Aregbe 2012 also reports a tighter BOV-only prediction interval of 2.91-4.08 mg.h/L (i.e., AUC variability when IIV is removed but BOV is retained). nlmixr2 has no built-in switch to zero only the IIV etas while retaining the BOV occasion etas, so this side-by-side check is not run here; if a reviewer wants to confirm the BOV-only spread, build a custom omega matrix that zeroes only the IIV diagonals and pass it as omega = to rxode2::rxSolve().

Assumptions and deviations

  • No covariates in the final model.
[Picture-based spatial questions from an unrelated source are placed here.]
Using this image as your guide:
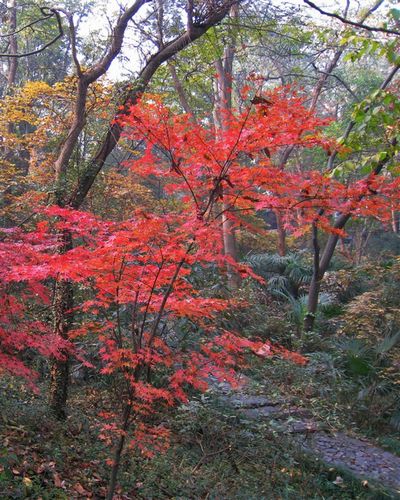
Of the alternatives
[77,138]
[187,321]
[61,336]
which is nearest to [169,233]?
[61,336]

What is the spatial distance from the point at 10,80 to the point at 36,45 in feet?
19.9

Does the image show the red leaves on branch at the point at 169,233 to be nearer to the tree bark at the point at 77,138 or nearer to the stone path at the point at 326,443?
Result: the tree bark at the point at 77,138

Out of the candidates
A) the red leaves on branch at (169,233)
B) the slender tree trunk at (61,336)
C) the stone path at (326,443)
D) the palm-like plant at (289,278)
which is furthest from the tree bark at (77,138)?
the palm-like plant at (289,278)

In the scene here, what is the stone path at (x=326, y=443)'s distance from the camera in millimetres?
5033

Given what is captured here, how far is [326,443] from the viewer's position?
5598mm

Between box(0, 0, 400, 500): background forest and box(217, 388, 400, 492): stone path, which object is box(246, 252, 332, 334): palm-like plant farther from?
Answer: box(217, 388, 400, 492): stone path

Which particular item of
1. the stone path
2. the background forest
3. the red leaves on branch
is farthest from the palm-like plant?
the red leaves on branch

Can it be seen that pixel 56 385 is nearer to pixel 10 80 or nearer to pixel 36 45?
pixel 10 80

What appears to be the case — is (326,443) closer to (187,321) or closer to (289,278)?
(187,321)

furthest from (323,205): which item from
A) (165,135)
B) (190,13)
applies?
(190,13)

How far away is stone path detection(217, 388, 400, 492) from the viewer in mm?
5033

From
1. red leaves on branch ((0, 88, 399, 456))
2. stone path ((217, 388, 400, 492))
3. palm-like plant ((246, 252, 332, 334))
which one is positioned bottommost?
stone path ((217, 388, 400, 492))

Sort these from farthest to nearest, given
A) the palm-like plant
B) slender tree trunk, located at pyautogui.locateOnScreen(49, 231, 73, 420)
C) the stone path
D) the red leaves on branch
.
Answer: the palm-like plant, the stone path, slender tree trunk, located at pyautogui.locateOnScreen(49, 231, 73, 420), the red leaves on branch

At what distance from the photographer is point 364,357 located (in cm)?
695
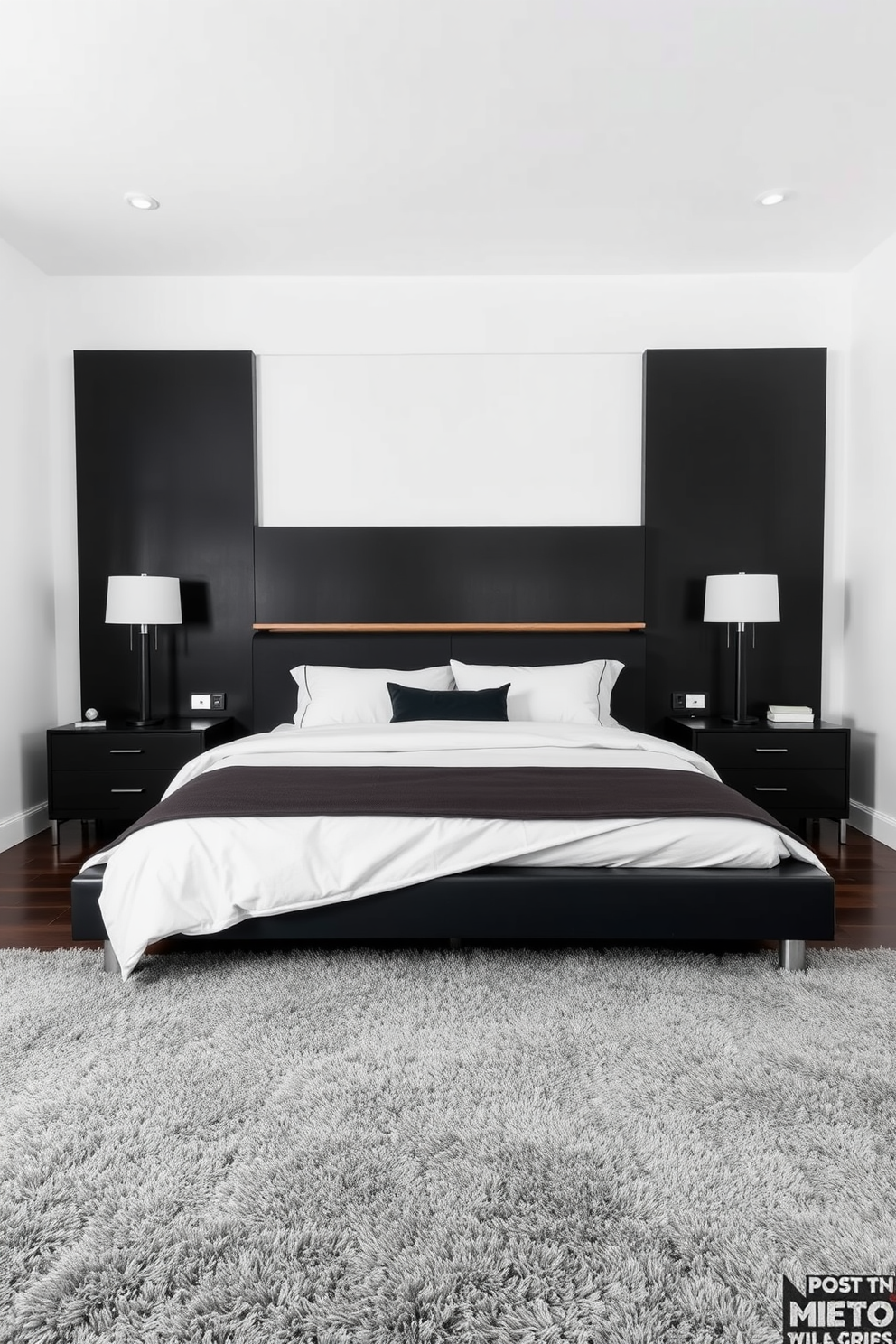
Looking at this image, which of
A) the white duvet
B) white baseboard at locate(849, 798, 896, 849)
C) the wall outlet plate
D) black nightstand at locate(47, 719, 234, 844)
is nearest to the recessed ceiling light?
black nightstand at locate(47, 719, 234, 844)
Aregbe 2012 screened nine continuous covariates (age, albumin, ALT, AST, bilirubin, BUN, BSA, creatinine, weight) and one binary covariate (sex) by stepwise forward addition / backward elimination, but none cleared the OFV significance threshold. The packaged model omits all covariate effects to match the source’s final model. The Discussion notes this is partly an artefact of the strict eligibility criteria (adequate hepatic, hematological, and renal function), which truncated the covariate ranges available for testing; downstream users who want to extrapolate beyond the studied population should not interpret the absence of a covariate effect here as a general-population assertion.
  • $OMEGA BLOCK(1) SAME for BOV was unrolled into five independent etas with fix(...) after the first. nlmixr2 has no SAME shortcut, so the first occasion’s etaiov_q_1 / etaiov_vc_1 is the estimated variance and occasions 2-5 are hard-fixed at the same value. This matches the convention used by Jonsson_2011_ethambutol for analogous 4-occasion IOV.
  • Five occasion slots. The pooled dataset spans up to five daily doses (Pittsburgh schedule A); patients on schedule B contribute three occasions and the MSKCC cohort contributes one occasion. Subjects who never reach occasion 4 or 5 simply do not multiplex through etaiov_q_4..5 / etaiov_vc_4..5. The packaged model is written to handle the maximum (5); downstream simulators with shorter regimens can leave OCC <= n_doses.
  • BSA and dose convention. Aregbe 2012 reports doses on a per-m^2 basis (median 36 mg/m^2). The packaged model itself is parameterised in absolute mg, L, and L/h units, so the vignette’s event-table builder multiplies the per-m^2 dose by per-subject BSA to recover the absolute infused dose. Reference [8] (Ramanathan 2010, J Clin Oncol 28:1520) and [12] (Kummar 2010, Eur J Cancer 46:340) report prior NCA-only analyses of 17-DMAG; downstream consumers comparing AUC values across publications should confirm whether the source used per-m^2-normalised AUCs or absolute AUCs.
  • AUC unit reconciliation (Errata-style note). The Aregbe 2012 abstract and Results section state the AUC0-24 prediction interval in “mg/L h”; that cannot be dimensionally consistent with Dose / CL = 68.4 mg / 8.4 L/h ~ 8.14 mg.h/L, but interpreting the reported “1,059-9,007” as ug.h/L (= mg.h/L by the more conventional ng/mL.h reading) yields a 1.06-9.0 mg.h/L range that brackets the typical-value AUC computed from the model parameters. The published units string is treated as a typo per this reading; the comparison table above uses mg.h/L throughout.
  • No supplementary control stream. The Springer SI ships three diagnostic-figure DOCX files (MOESM1: GOF panels, MOESM2 / MOESM3: concentration-time profiles for representative patients) but no NONMEM control stream. Final parameter values are taken from Aregbe 2012 Table 2 directly; no .lst FINAL PARAMETER ESTIMATE block was available for cross-checking.
  • Errata search. A targeted PubMed query (22450873[UID] AND erratum) returned no results as of the extraction date; no published correction is on file.